▶ _What the exercise asks_:
Reproduce word for word every line of the entries below, from the line containing "class: Mammalia" through the final line, and nothing else.

▶ _Extracted information_:
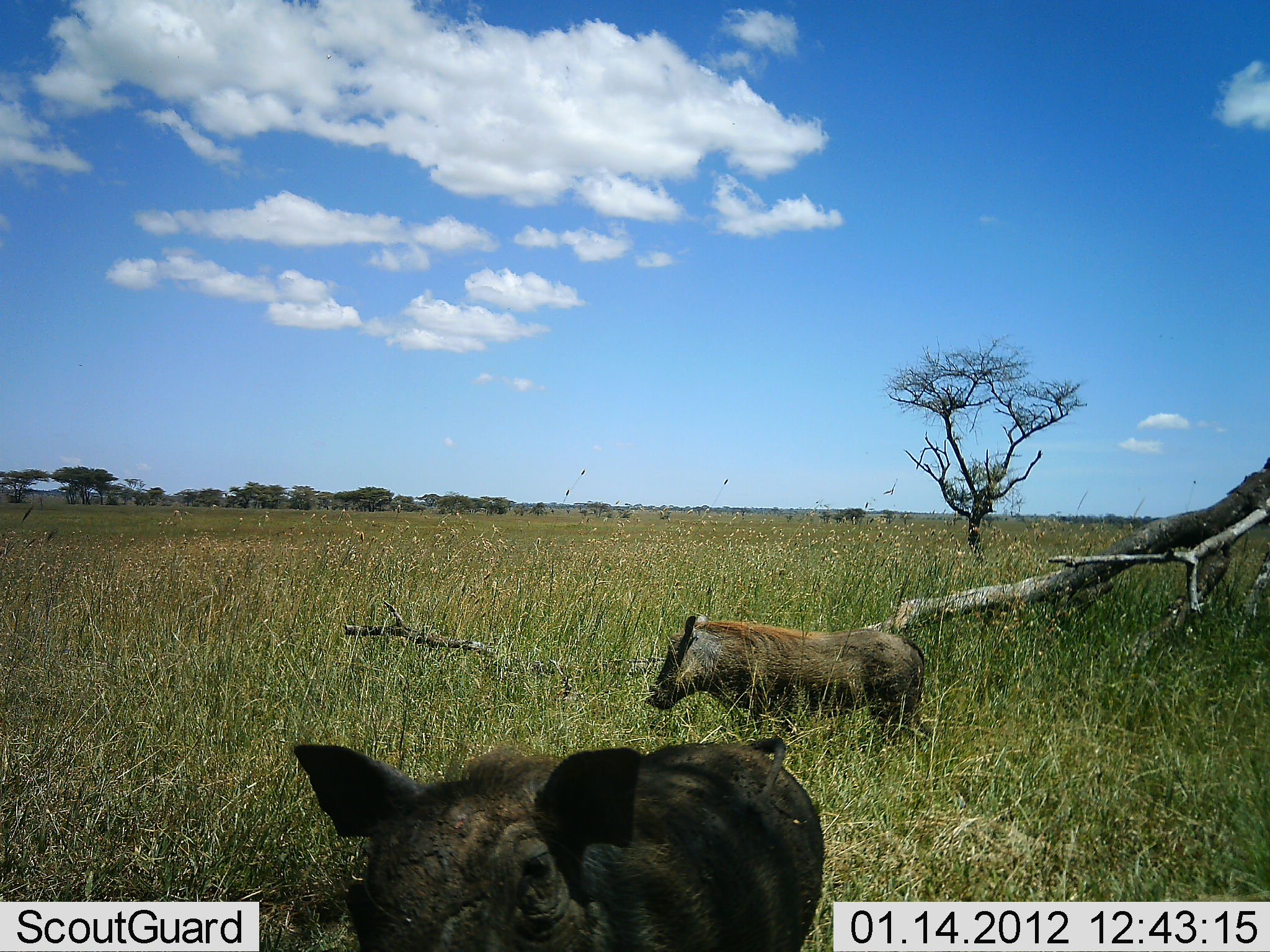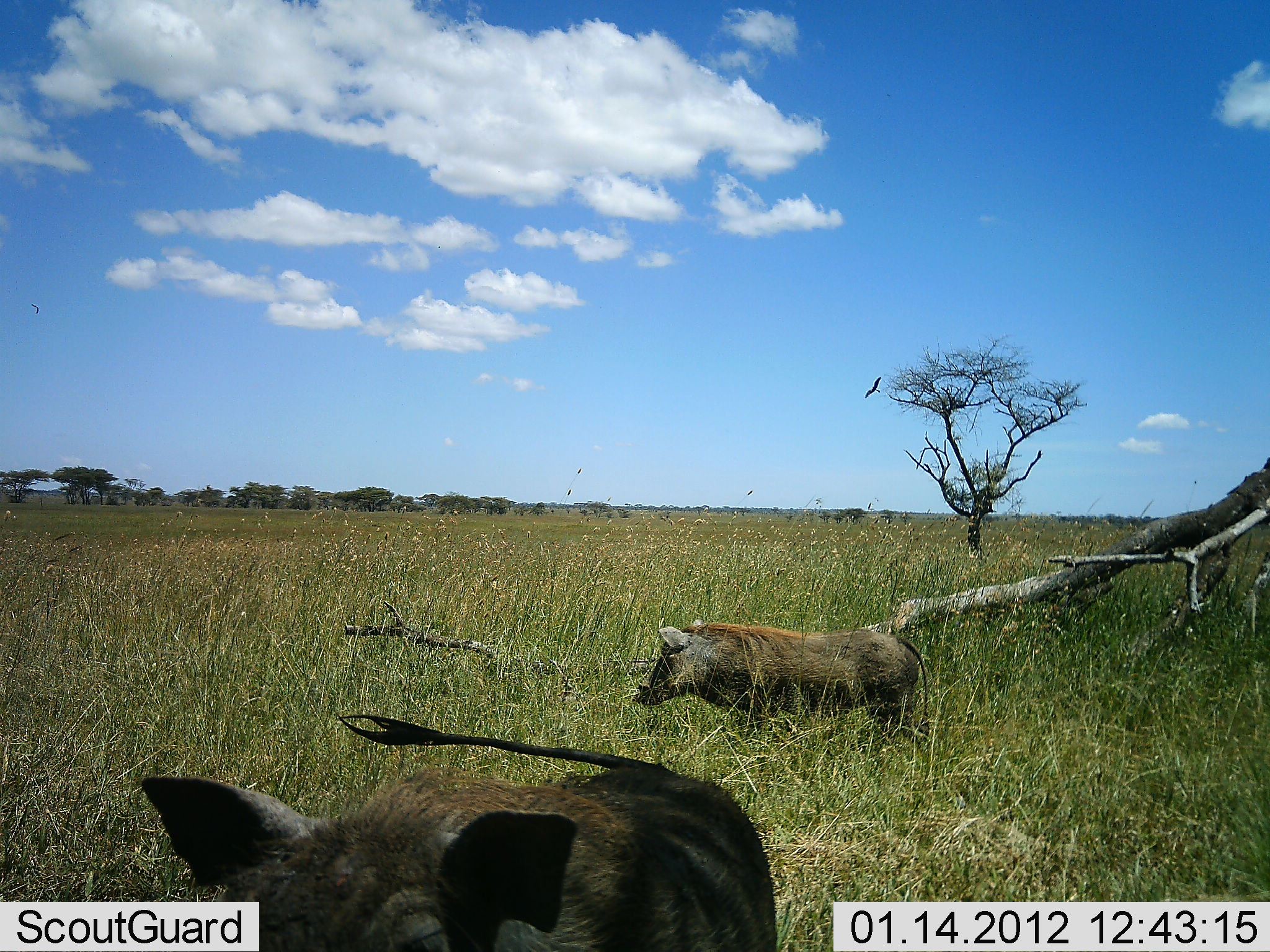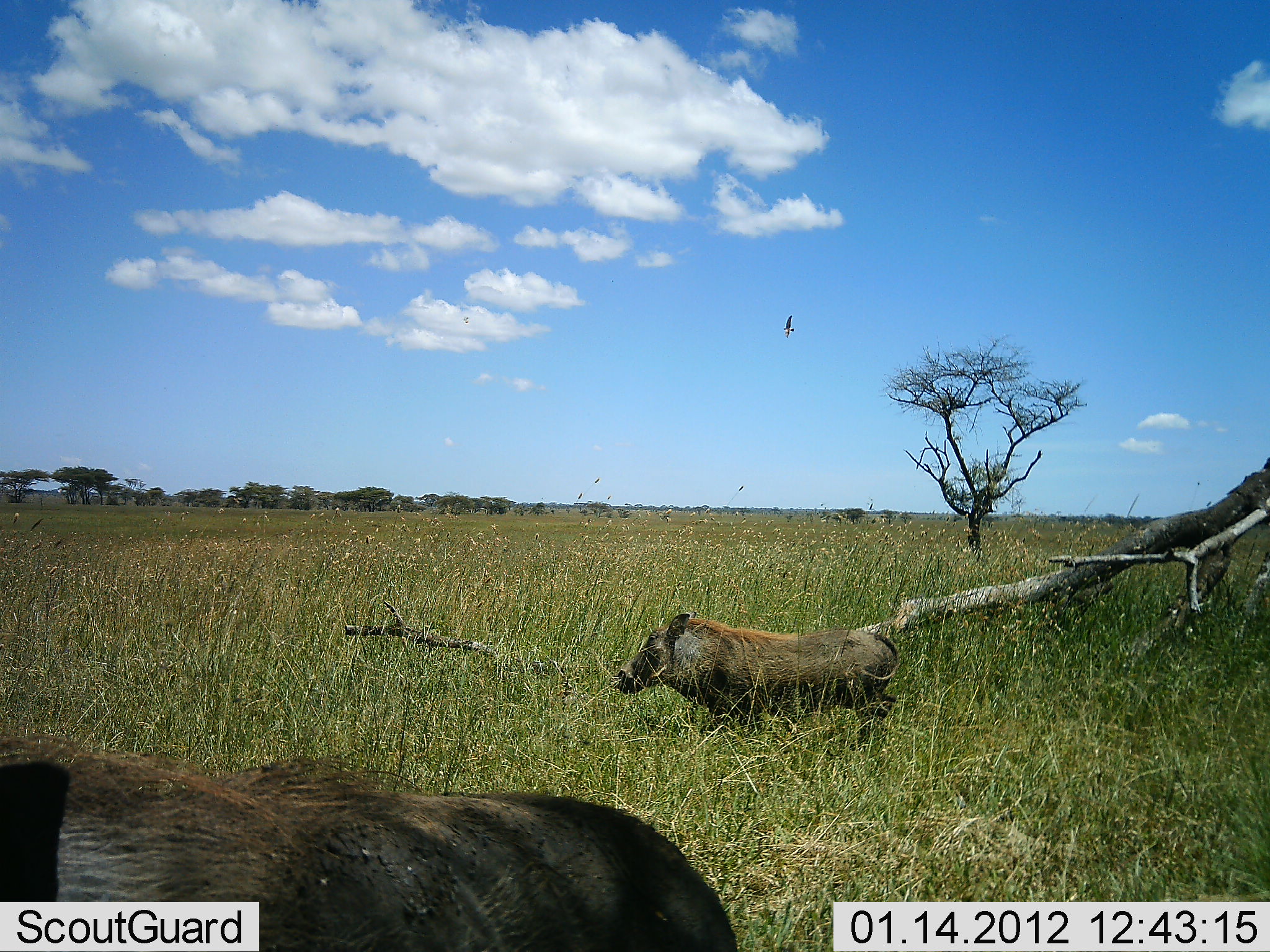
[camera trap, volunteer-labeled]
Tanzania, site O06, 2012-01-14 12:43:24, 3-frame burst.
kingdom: Animalia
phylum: Chordata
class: Mammalia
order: Artiodactyla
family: Suidae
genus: Phacochoerus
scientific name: Phacochoerus africanus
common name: warthog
Warthog (Phacochoerus africanus), count 2. Behavior (volunteer vote fractions): standing 42%, resting 0%, moving 65%, interacting 0%. Young present (vote fraction): 4%. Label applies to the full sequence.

▶ _Your response_:
class: Mammalia
order: Artiodactyla
family: Suidae
genus: Phacochoerus
scientific name: Phacochoerus africanus
common name: warthog
Warthog (Phacochoerus africanus), count 2. Behavior (volunteer vote fractions): standing 42%, resting 0%, moving 65%, interacting 0%. Young present (vote fraction): 4%. Label applies to the full sequence.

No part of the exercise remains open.